AMD Althon64 3500+ 2.2Ghz
500w Power Supply
Gigabyte GA-K8N-SLI Motherboard
GeForce 6600GT 128mb PCI-E Video Card
160gb 7200rpm SATA Hard Drive
1gb DDR PC2700 Memory

It has been working fine for a few weeks now. However, this morning I turned on the computer and while it was booting up, everything suddenly died completely. Now when I hit the power button, nothing at all happens (no fans, LEDs, etc. comes).
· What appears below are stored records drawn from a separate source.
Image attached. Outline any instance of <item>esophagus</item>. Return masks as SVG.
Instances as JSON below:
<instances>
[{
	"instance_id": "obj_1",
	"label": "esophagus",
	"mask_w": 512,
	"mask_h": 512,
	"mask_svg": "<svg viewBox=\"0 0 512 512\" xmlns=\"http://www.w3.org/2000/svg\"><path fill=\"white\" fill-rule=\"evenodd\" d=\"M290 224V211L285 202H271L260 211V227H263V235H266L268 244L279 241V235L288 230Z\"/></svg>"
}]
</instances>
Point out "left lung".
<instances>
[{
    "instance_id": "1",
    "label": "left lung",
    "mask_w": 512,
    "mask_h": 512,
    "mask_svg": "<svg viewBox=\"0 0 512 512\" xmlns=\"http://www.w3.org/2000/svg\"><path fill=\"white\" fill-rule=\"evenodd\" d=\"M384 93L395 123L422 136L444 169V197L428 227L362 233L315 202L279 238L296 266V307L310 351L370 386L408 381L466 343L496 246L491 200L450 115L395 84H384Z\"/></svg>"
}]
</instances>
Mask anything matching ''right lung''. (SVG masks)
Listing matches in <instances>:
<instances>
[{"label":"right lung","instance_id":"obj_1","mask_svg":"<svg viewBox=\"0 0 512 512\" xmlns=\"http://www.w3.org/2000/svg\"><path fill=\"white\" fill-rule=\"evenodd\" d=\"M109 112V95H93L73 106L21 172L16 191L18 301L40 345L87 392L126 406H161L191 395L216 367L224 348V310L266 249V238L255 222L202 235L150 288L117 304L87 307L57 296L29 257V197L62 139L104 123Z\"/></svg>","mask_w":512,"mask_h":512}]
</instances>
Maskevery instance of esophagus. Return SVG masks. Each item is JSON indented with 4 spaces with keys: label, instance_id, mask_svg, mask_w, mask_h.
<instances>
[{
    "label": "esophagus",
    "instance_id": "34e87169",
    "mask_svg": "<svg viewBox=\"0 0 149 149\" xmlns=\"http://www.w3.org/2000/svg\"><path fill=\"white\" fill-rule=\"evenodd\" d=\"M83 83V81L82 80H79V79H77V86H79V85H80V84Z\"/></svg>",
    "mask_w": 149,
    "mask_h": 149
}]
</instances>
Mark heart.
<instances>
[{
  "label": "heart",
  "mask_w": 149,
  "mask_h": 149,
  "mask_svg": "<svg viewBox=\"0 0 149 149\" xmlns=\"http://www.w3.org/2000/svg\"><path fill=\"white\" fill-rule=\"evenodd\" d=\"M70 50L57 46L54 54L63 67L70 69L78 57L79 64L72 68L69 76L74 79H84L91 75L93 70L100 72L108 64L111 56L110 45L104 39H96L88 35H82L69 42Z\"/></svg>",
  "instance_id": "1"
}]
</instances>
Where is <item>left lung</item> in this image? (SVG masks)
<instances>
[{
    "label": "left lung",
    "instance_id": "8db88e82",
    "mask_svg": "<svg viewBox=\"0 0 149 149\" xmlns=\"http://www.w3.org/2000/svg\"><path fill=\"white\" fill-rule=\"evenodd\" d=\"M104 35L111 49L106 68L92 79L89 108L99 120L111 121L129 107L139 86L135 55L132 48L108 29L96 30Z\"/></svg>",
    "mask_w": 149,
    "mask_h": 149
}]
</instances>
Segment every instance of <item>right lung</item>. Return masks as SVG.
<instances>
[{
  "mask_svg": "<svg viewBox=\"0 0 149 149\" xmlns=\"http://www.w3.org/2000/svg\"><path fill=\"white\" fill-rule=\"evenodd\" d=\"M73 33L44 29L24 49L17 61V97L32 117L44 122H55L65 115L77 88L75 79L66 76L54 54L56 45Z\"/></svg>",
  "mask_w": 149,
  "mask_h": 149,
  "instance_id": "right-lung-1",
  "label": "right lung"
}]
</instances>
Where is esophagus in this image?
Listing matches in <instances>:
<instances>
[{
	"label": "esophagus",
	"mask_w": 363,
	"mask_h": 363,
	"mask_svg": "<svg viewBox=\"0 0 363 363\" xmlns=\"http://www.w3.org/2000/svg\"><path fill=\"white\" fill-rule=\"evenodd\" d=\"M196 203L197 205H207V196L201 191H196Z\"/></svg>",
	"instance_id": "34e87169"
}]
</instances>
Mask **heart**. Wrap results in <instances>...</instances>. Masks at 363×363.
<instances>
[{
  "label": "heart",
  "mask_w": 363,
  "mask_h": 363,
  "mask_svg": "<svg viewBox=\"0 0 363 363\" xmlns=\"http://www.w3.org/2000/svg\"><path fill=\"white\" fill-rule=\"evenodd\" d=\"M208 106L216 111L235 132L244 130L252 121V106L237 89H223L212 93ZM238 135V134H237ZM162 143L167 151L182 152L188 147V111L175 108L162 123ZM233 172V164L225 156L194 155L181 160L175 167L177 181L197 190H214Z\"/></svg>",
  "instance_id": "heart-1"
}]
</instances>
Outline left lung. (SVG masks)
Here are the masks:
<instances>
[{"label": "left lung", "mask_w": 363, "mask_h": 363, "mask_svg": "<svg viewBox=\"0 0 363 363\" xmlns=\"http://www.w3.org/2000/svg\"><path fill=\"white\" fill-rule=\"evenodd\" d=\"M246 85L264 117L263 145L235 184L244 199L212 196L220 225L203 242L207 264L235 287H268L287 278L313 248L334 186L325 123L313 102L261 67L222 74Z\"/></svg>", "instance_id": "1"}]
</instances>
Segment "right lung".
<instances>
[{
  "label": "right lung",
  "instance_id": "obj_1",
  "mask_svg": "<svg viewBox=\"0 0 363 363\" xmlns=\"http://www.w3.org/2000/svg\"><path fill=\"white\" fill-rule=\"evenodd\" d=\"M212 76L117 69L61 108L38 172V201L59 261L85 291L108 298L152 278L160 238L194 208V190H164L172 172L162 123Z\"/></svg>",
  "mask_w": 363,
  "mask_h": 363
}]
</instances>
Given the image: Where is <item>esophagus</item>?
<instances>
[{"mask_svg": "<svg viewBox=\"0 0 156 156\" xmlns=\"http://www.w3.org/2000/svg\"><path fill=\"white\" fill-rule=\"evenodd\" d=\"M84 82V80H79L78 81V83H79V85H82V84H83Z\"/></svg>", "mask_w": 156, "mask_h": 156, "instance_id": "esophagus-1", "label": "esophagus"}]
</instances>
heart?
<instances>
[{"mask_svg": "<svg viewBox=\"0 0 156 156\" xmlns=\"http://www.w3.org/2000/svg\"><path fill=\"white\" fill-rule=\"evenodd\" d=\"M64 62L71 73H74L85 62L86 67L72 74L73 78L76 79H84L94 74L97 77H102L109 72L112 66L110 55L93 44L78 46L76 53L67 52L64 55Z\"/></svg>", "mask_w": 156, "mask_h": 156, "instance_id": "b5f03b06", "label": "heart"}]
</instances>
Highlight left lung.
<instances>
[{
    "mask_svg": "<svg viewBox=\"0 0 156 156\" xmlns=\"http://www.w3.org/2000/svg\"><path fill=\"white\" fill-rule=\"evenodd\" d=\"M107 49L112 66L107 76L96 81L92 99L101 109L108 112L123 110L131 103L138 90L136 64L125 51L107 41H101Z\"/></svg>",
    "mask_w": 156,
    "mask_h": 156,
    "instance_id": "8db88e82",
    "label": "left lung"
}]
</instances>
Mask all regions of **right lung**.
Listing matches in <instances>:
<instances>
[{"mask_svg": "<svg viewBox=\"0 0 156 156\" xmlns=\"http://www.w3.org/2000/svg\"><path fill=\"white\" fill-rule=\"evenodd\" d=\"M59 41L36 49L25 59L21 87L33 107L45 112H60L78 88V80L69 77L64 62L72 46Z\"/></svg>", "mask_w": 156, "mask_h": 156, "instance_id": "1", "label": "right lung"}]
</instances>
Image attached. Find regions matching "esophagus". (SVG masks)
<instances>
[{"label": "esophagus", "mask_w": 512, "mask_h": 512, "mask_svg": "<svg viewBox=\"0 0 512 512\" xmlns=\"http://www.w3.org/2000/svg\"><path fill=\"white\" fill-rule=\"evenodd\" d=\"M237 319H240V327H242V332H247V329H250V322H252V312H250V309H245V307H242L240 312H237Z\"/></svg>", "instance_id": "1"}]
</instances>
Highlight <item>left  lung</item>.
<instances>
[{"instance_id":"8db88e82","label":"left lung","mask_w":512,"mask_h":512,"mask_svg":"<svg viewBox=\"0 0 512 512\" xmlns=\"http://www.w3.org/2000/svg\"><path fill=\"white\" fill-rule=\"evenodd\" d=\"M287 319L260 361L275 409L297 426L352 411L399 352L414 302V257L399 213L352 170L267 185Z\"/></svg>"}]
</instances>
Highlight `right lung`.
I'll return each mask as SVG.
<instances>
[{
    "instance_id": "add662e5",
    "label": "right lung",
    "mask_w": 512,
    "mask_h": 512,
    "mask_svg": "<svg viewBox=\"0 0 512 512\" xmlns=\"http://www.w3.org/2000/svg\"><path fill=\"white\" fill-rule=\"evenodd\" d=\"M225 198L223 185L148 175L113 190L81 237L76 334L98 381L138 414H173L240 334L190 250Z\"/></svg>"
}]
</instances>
I have tried shorting the power switch leads with a screwdriver to turn it on without using the power switch itself and still nothing happens. I have also diconnected my hard drive, cd drive, took out my memory stick and my video card and it is still not turning on at all. I have a feeling it could be the power supply, but I am not sure. Anyone have any ideas as to what the problem might be?


----------



## manic (Aug 2, 2005)

power supply


----------



## Viabobed (Dec 31, 2004)

well it could be either the power supply or the motherboard. The motherboard wont conduct electricity if its defective somehow...

I learned that the hard way the other day. But try the power supply first replace it or try it on another PC if you can. If it works the next option would be the motherboard


----------



## Doby (Jan 17, 2006)

Hi,

Sounds like the psu is dead, to test, remove it from the computer completely then plug into the wall outlet and on the 20/24 pin connector short the green wirer and any black wirer.

This should turn the psu on if not it is dead.

Rick


----------